Diane Chayer est travailleuse sociale, consultante en violence et présidente de l’organisation Coopération Forces Action. Forte de ses 25 ans de pratique auprès des victimes d’actes criminels, elle offre aujourd’hui des conférences à d’autres professionnels qui viennent à la rescousse de ceux et celles qui sont pris dans le cercle vicieux de l’exploitation sexuelle. Une intervenante de première ligne qui est à même de valider le caractère extrêmement réaliste de l’œuvre. «L’âge moyen [des filles qui travaillent dans le milieu de la prostitution] se situe selon moi entre 14 ans et 15 ans. Tout le scandale qu’il y a eu sur les centres jeunesse dans la région de Montréal au printemps dernier nous l’a prouvé. C’est des jeunes qui sont entraînées à aller travailler comme hôtesses pour le Grand Prix et qui tombent en amour avec un proxénète qui leur fait miroiter mer et monde… C’est l’âge vulnérable, l’adolescence. Avec toute la crise d’identité, le besoin d’être libre, d’être aimé.»

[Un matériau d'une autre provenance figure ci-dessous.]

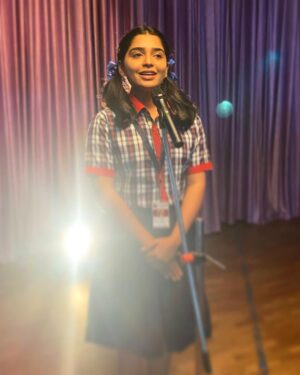 Gouri G Kishan Instagram - a Jaanu 🫰Senthazhini crossover 🙈

#backtoschool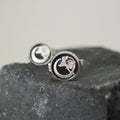 Moon- Wolf enamel cufflink clip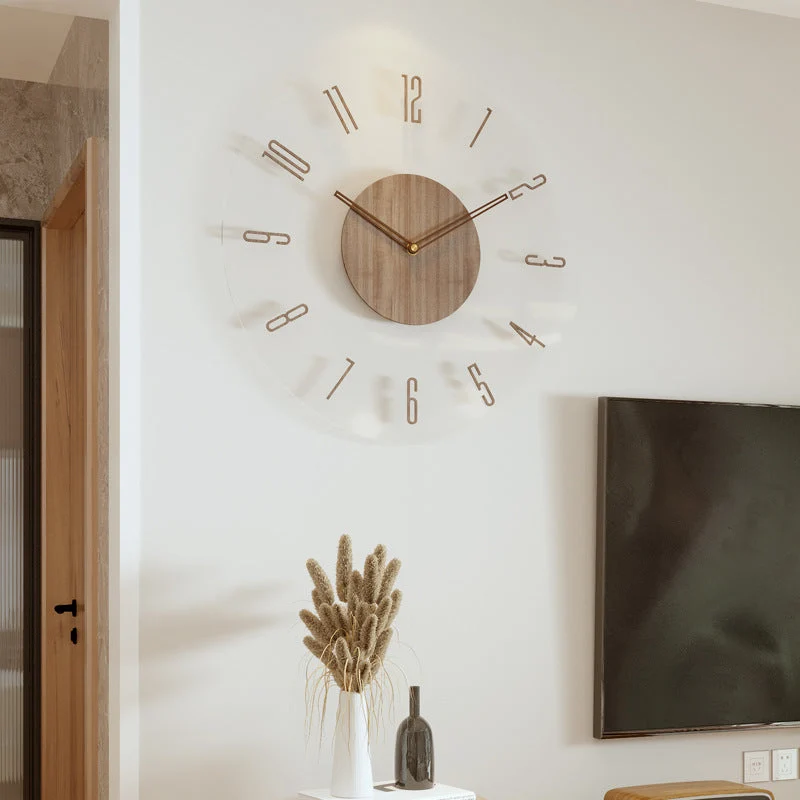 Nordic Style Wall Clock Minimalist Decoration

Prises au piège, les recrues comme celle imaginée par Emma Haché sont déracinées, ballottées d’une ville à l’autre et traitées comme de la marchandise. Pour survivre, ces filles-là se débranchent, tirent la plogue qui les lie à leur âme. Une métaphore forte, et également évoquée par mesdames Chayer et Haché, qui a inspiré la femme de théâtre Marie-Ève Chabot-Lortie après sa rencontre avec une ex-résidente de la Maison de Marthe, un refuge fondé par une anthropologue (Rose Dufour) qui vient en aide aux travailleuses du sexe des environs de Québec qui veulent se sortir des limbes. «Elle a vécu beaucoup de choses. Ce qui revenait [dans nos échanges], c’est qu’une femme victime de prostitution, que ce soit du trafic ou pas, finit par se déconnecter. C’est comme s’il y avait une séparation de l’esprit avec le corps. […] Moi, je trouvais ça intéressant qu’on la dissocie pour vrai, que son corps et son souffle se séparent de son esprit dans la mise en scène.»

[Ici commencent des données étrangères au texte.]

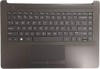 Carcasa superioara cu tastatura palmrest Laptop, HP, 240 G7, 245 G7, 246 G7, TPN-I131, neagra, layout US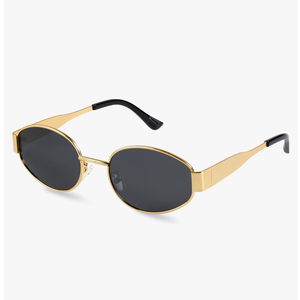 livho 2025 Trendy Oval Sunglasses - Stylish Polarized Shades for Everyday - Retro Metal Frames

Le monologue original sera donc porté par trois interprètes: une chanteuse (Myriam Brousseau) issue du monde des comédies musicales, une danseuse contemporaine (Ève Rousseau-Cyr) qui donnera corps à une partition de la chorégraphe Maryse Damecour et une comédienne (Catherine Côté) pour incarner «l’esprit, le langage, la parole, la personnalité, l’intelligence» du déroutant personnage.
Monter ce spectacle, c’est chercher à générer une prise de conscience, partager une parole forte et sensibiliser un public par le biais de l’art. La cofondatrice du collectif Les Gorgones met ainsi en lumière le triste destin de ces femmes qu’on oublie, de ces femmes qui s’oublient pour satisfaire le client, le prostitueur. «C’est extrêmement difficile de rallier les gens à ce sujet-là parce qu’il y a du scepticisme. Pourtant, c’est vrai! Il y en a ici, à Québec, du trafic humain. […] Il y a des extraits de ce qu’Emma raconte sur YouPorn, mais on ne fait rien parce que c’est hot d’être hypersexualisé. Il y a quelque chose de glamour dans le fait de dire qu’on est très ouverts et on ne veut pas avoir l’air moralisateur.»
Québec aurait-il besoin d’un deuxième Wolf Pack, d’une autre Opération Scorpion pour s’ouvrir les yeux? Marie-Ève pense que oui, mais essaiera de toucher les cœurs en prenant Premier Acte d’assaut.